In one outbreak at an international scout jamboree in the Netherlands, each person with gastroenteritis infected an average of 14 people before increased hygiene measures were put in place. Even after these new measures were enacted, an ill person still infected an average of 2.1 other people. A CDC study of 11 outbreaks in New York State lists the suspected mode of transmission as person-to-person in seven outbreaks, foodborne in two, waterborne in one, and one unknown. The source of waterborne outbreaks may include water from municipal supplies, wells, recreational lakes, swimming pools and ice machines.
#8 Jan 23, 2013
^^Yuk. I rarely eat at restaurants anymore. It's not the same pleasurable experience for me. when I'm on vacation, I take along anti-bacterial wipes to clean off my plate, silverware and the table.
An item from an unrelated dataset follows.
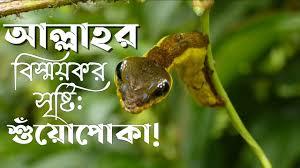🔰 সৃষ্টিতে স্রষ্টার নিদর্শন ||পর্ব:০২|| আলোচ্য বিষয়: শুঁয়োপোকা! ||  Amazing C. the believer bangla - YouTube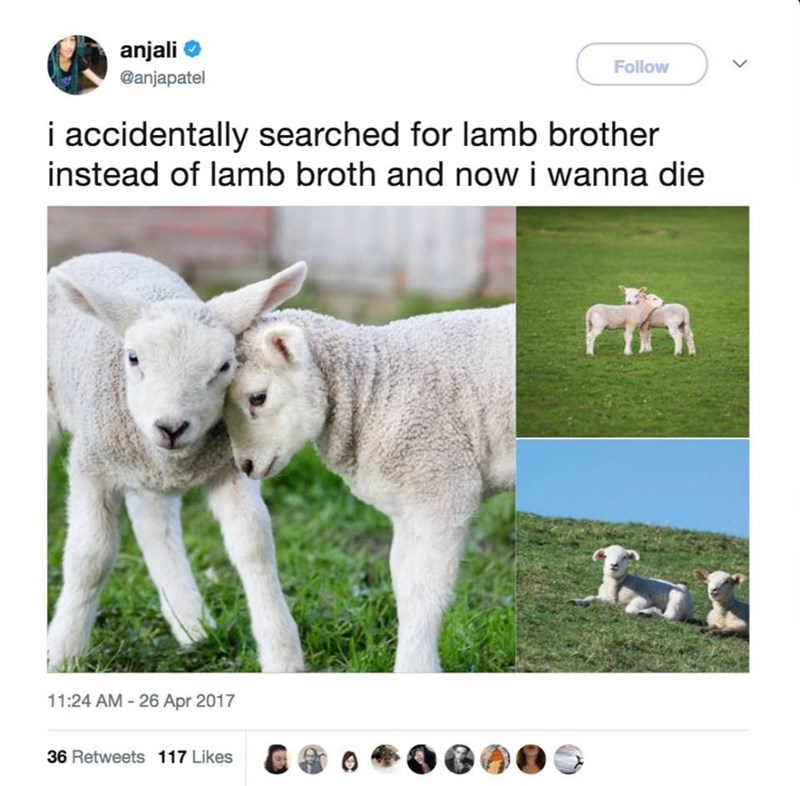 Pasture - anjali Follow @anjapatel i accidentally searched for lamb brother instead of lamb broth and now i wanna die 11:24 AM -26 Apr 2017 36 Retweets 117 Likes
My hub thinks I'm nuts but I don't care. Of course, then I always wonder who prepared the food. Was any of the food dropped on the floor and put back on the plate before serving? Sounds like paranoid thinking you may say, but I have heard true stories from my cousin who worked in a restaurant. I also took my mother to one of those buffets she likes so much. Never again. Saw one of the servers picking his nose while he was restocking the food carts. I've long since abandoned swimming in a public pool, too. All of those kids and slobs in that water peeing and god knows what else. Like swimming in an over sized toilet bowl. Even if they do add a ton of Chlorine to the water, it's not healthy because Chlorine is a chemical and can be toxic.